- Exercise description -
The entries that follow need to be reproduced exactly, minus any images.

- Exercise inputs -

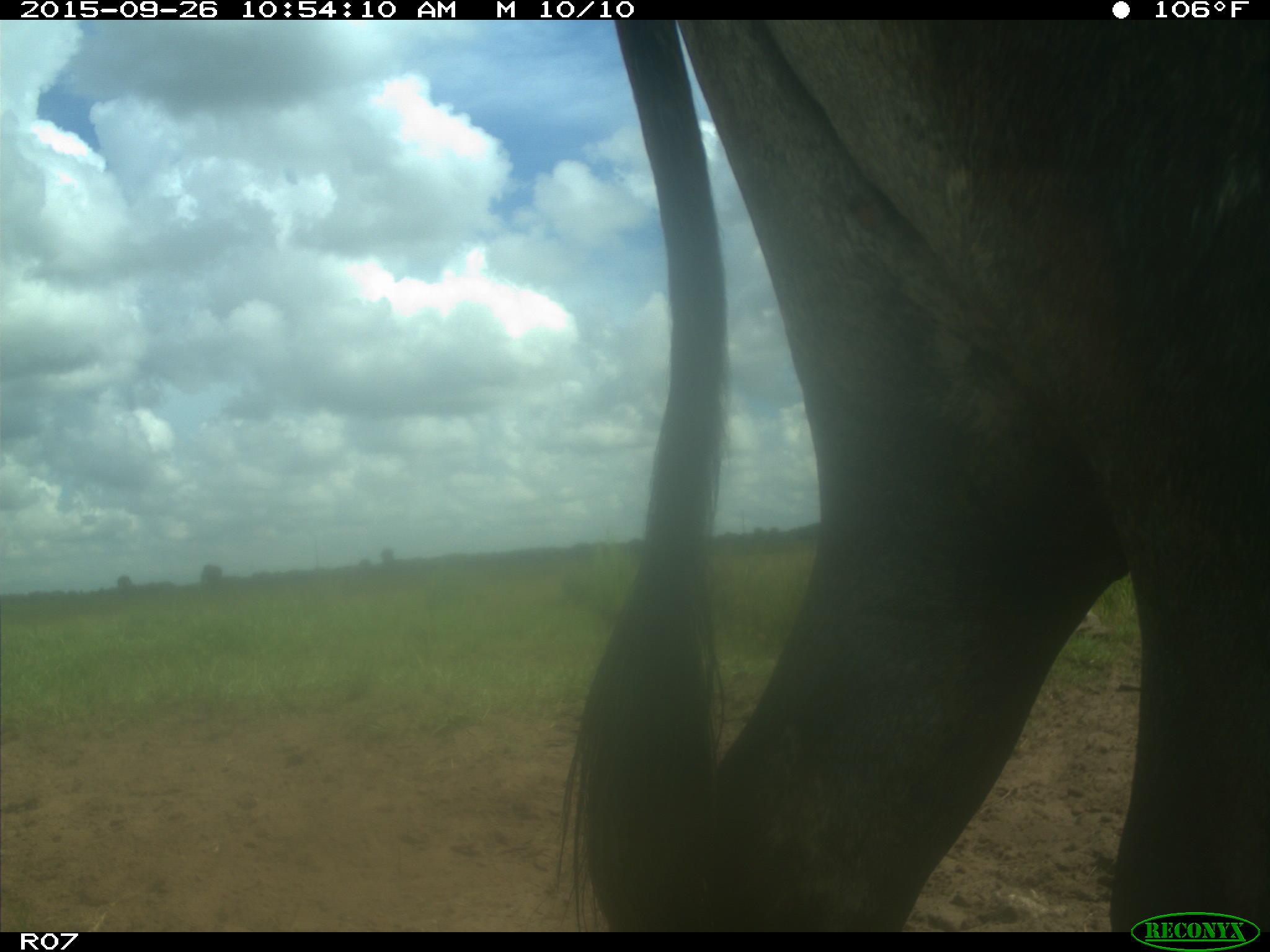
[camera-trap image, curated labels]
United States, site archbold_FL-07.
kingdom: Animalia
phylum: Chordata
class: Mammalia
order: Artiodactyla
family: Bovidae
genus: Bos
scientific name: Bos taurus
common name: domestic cow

- Answer -
[camera-trap image, curated labels]
United States, site archbold_FL-07.
kingdom: Animalia
phylum: Chordata
class: Mammalia
order: Artiodactyla
family: Bovidae
genus: Bos
scientific name: Bos taurus
common name: domestic cow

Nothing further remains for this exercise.